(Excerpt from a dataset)
▼

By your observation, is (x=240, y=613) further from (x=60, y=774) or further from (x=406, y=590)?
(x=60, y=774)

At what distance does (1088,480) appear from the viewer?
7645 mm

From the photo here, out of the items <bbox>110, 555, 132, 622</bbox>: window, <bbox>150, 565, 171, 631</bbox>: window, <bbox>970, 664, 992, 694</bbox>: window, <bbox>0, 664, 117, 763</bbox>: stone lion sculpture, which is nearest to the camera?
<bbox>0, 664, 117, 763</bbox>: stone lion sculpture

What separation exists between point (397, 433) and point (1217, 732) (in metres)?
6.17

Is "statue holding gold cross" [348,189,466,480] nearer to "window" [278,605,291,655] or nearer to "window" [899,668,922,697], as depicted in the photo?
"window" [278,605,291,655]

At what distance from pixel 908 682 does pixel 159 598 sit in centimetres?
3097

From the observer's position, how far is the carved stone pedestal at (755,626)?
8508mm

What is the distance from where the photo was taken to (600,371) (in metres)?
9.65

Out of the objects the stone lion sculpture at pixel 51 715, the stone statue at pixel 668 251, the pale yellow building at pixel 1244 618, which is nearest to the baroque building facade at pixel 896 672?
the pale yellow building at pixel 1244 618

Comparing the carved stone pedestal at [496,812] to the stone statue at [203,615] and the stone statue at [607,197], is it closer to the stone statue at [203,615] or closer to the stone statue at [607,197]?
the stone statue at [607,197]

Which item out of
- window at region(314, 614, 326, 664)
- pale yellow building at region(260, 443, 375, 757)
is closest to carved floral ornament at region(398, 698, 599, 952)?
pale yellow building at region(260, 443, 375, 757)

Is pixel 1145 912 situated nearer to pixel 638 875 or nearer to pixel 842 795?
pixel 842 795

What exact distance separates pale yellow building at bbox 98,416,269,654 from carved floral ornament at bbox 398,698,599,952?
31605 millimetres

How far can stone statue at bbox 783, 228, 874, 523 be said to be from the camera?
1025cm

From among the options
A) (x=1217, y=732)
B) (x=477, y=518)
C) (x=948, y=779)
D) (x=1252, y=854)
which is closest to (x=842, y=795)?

▲

» Work required
Copy all the rows above with every line unchanged.

» Written solution
By your observation, is (x=240, y=613) further from (x=60, y=774) or further from (x=406, y=590)?
(x=60, y=774)

At what distance does (1088,480) appear from the viewer?
7645 mm

From the photo here, out of the items <bbox>110, 555, 132, 622</bbox>: window, <bbox>150, 565, 171, 631</bbox>: window, <bbox>970, 664, 992, 694</bbox>: window, <bbox>0, 664, 117, 763</bbox>: stone lion sculpture, which is nearest to the camera?
<bbox>0, 664, 117, 763</bbox>: stone lion sculpture

What separation exists between point (397, 433) and point (1217, 732) (in metres)?
6.17

Is "statue holding gold cross" [348,189,466,480] nearer to "window" [278,605,291,655] or nearer to "window" [899,668,922,697], as depicted in the photo?
"window" [278,605,291,655]

At what distance from pixel 908 682 does pixel 159 598 sit in centimetres?
3097

From the observer's position, how far is the carved stone pedestal at (755,626)?
8508mm

What is the distance from where the photo was taken to (600,371) (in metres)?
9.65

Out of the objects the stone lion sculpture at pixel 51 715, the stone statue at pixel 668 251, the pale yellow building at pixel 1244 618, which is nearest to the baroque building facade at pixel 896 672?
the pale yellow building at pixel 1244 618

Comparing the carved stone pedestal at [496,812] to the stone statue at [203,615] and the stone statue at [607,197], is it closer to the stone statue at [203,615] or closer to the stone statue at [607,197]?
the stone statue at [607,197]

Which item out of
- window at region(314, 614, 326, 664)
- pale yellow building at region(260, 443, 375, 757)
is closest to carved floral ornament at region(398, 698, 599, 952)?
pale yellow building at region(260, 443, 375, 757)

Is pixel 1145 912 situated nearer to pixel 638 875 or nearer to pixel 842 795?
pixel 842 795

What exact distance separates pale yellow building at bbox 98,416,269,654 from carved floral ornament at bbox 398,698,599,952?
31605 millimetres

How far can stone statue at bbox 783, 228, 874, 523 be said to be from the camera?
1025cm

From among the options
A) (x=1217, y=732)
B) (x=477, y=518)
C) (x=948, y=779)
D) (x=1252, y=854)
which is closest to (x=842, y=795)?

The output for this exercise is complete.